Navajo-Hopi Nations,Flagstaff & Winslow News
Thu, Oct. 28

Letter: Who is watching the Navajo Nation house?

To the editor:

Recently there has been lots of talk about Navajo Transitional Energy Co.’s (NTEC) new coal mine purchases. The question Navajo leadership has to ask is, who is watching the Navajo house?

The Nation put the Navajo people’s money into NTEC and getting it started. With BHP leaving the coal business on Navajo Nation, the tribe took a step in supporting a coal agreement that would benefit the tribe up until 2031. Early on, coal miners and the tribe knew the deal was solid between the APS plant and NTEC.

All that has changed with the purchase of the new mines in Wyoming and Montana. The NTEC headquarters office is now located out of Denver. The finance office from Navajo mine (Navajo money) has now moved to Wyoming. It’s clear a weak board oversight allowed this to happen.

Is this really what the Navajo Nation wanted and intended when they created NTEC? Who is watching the Navajo house and non-Navajo managers’ decisions?

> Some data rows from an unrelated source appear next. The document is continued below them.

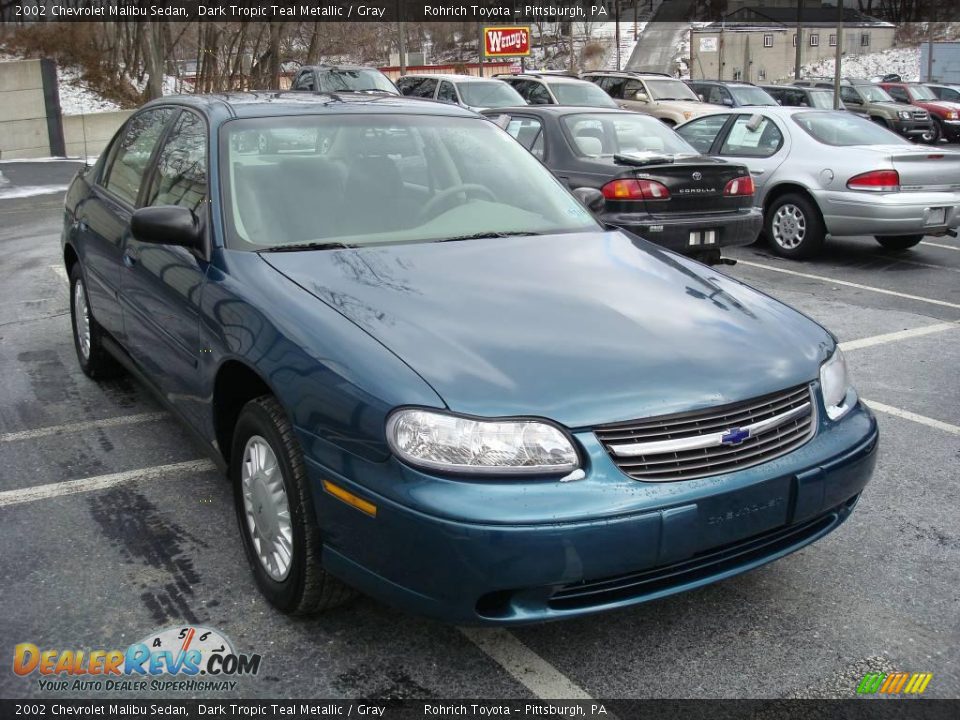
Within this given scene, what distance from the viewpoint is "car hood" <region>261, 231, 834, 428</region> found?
9.04ft

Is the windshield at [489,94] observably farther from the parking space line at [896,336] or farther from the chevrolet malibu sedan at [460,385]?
the chevrolet malibu sedan at [460,385]

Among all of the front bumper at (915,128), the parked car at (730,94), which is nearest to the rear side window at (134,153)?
the parked car at (730,94)

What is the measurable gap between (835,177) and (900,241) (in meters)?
1.25

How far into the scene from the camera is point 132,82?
3441 centimetres

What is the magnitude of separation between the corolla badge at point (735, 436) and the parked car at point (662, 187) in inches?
211

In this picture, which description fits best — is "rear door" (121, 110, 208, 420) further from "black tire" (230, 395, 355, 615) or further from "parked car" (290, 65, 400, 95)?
"parked car" (290, 65, 400, 95)

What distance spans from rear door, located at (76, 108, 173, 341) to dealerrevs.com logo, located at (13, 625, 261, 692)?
2.06m

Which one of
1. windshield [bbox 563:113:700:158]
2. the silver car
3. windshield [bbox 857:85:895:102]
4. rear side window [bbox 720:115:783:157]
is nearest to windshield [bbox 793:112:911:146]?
the silver car

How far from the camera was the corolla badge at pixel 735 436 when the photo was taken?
280 centimetres

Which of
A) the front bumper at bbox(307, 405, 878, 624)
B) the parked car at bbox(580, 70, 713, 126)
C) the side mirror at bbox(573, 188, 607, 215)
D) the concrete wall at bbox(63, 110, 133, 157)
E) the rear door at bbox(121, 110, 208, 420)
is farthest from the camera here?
the concrete wall at bbox(63, 110, 133, 157)

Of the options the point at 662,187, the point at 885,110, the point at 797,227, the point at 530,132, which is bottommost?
the point at 797,227

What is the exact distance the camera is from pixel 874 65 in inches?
2726

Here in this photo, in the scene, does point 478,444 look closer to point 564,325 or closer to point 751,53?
point 564,325

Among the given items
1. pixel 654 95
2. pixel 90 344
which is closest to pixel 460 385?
pixel 90 344
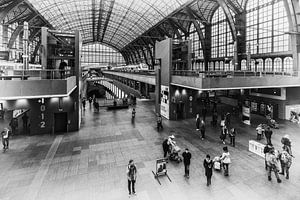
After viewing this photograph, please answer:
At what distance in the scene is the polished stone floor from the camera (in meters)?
8.06

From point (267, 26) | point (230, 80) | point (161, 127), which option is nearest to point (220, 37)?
point (267, 26)

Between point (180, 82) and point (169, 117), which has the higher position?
point (180, 82)

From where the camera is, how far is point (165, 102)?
22.1m

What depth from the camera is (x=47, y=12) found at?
146ft

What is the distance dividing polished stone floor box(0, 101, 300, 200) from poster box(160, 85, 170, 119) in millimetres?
4674

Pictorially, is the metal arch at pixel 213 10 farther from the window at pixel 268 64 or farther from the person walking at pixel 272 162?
the person walking at pixel 272 162

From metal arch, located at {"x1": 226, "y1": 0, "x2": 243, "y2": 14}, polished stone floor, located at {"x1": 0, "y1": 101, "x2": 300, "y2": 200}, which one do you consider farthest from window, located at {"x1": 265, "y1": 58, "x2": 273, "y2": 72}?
polished stone floor, located at {"x1": 0, "y1": 101, "x2": 300, "y2": 200}

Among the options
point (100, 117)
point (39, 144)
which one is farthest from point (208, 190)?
point (100, 117)

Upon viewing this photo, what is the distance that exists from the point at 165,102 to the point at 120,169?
41.7 feet

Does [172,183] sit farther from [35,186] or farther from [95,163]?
[35,186]

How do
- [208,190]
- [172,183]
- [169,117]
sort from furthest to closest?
[169,117]
[172,183]
[208,190]

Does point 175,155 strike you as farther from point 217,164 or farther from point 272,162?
point 272,162

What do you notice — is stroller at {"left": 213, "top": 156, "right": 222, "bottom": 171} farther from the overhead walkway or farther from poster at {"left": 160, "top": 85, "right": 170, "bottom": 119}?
poster at {"left": 160, "top": 85, "right": 170, "bottom": 119}

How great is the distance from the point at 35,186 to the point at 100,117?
14.2 meters
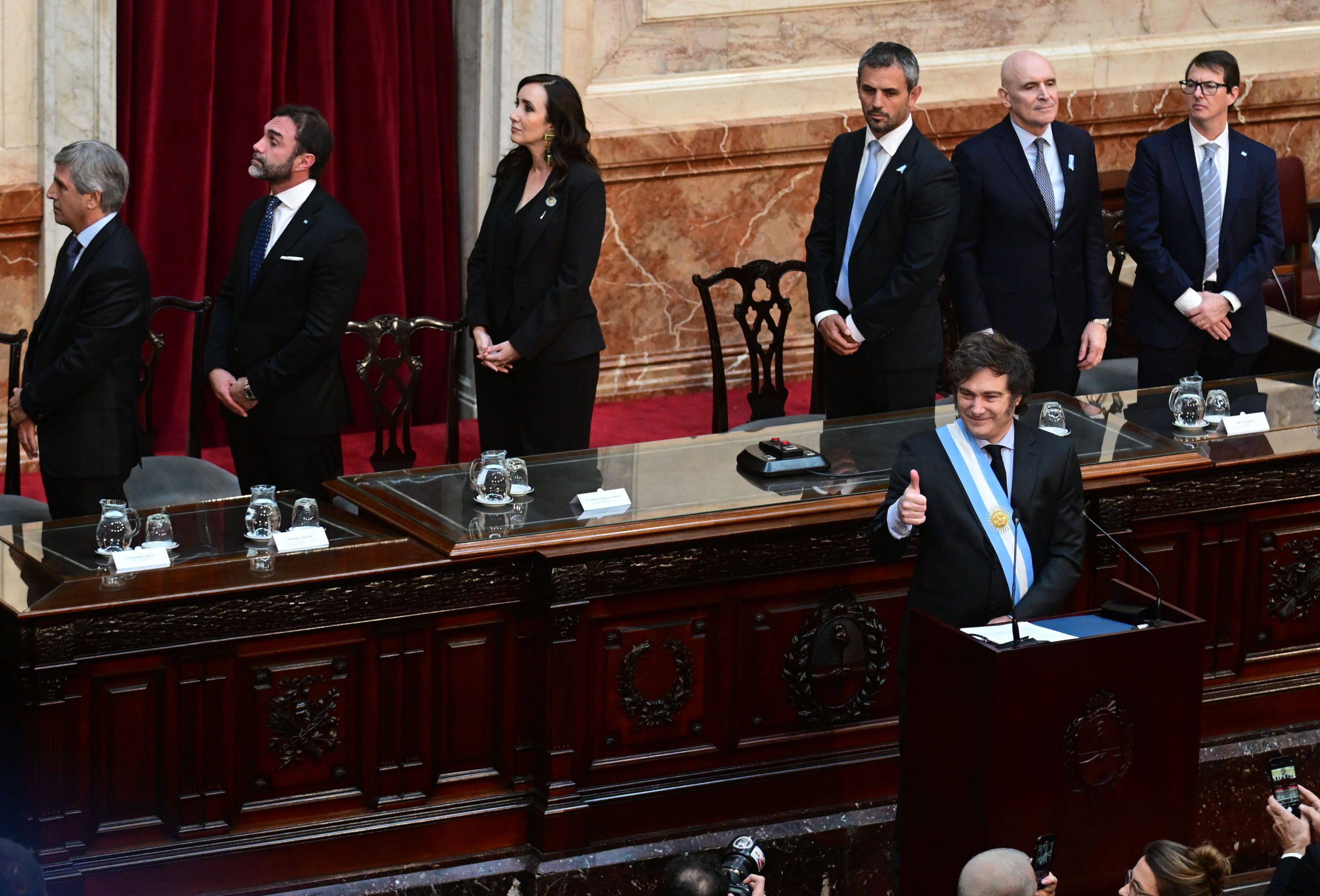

Our Navajo chapters were informed that all support they will be getting will come from the Wyoming procurement offices, which now administers all of NTEC funds. The hiring of any and all new employees is done out of Wyoming. Potential Navajo employees will never benefit?

Experts say those mines in Wyoming and Montana coming out of bankruptcy will take several years to be profitable. Estimates by watchdogs say that if all goes well, the bankrupt Wyoming/Montana coal mines could start to make a profit in four years.

NTEC has never shown the tribe what the profit of those mines in Wyoming and Montana will be. The question is ‘as those mines come out of bankruptcy, who is covering those costs?’

It’s clear in the NTEC’s case that it will have to be another source. Outside experts say it is Navajo revenue from Navajo mine that will have to carry those Wyoming/Montana mines.

This is what happens when you don’t watch the house and allow a non-Navajo CEO and his managers to determine what is best for Navajo. On behalf of the Navajo people, we ask, ‘What now?’ to Navajo Nation leadership.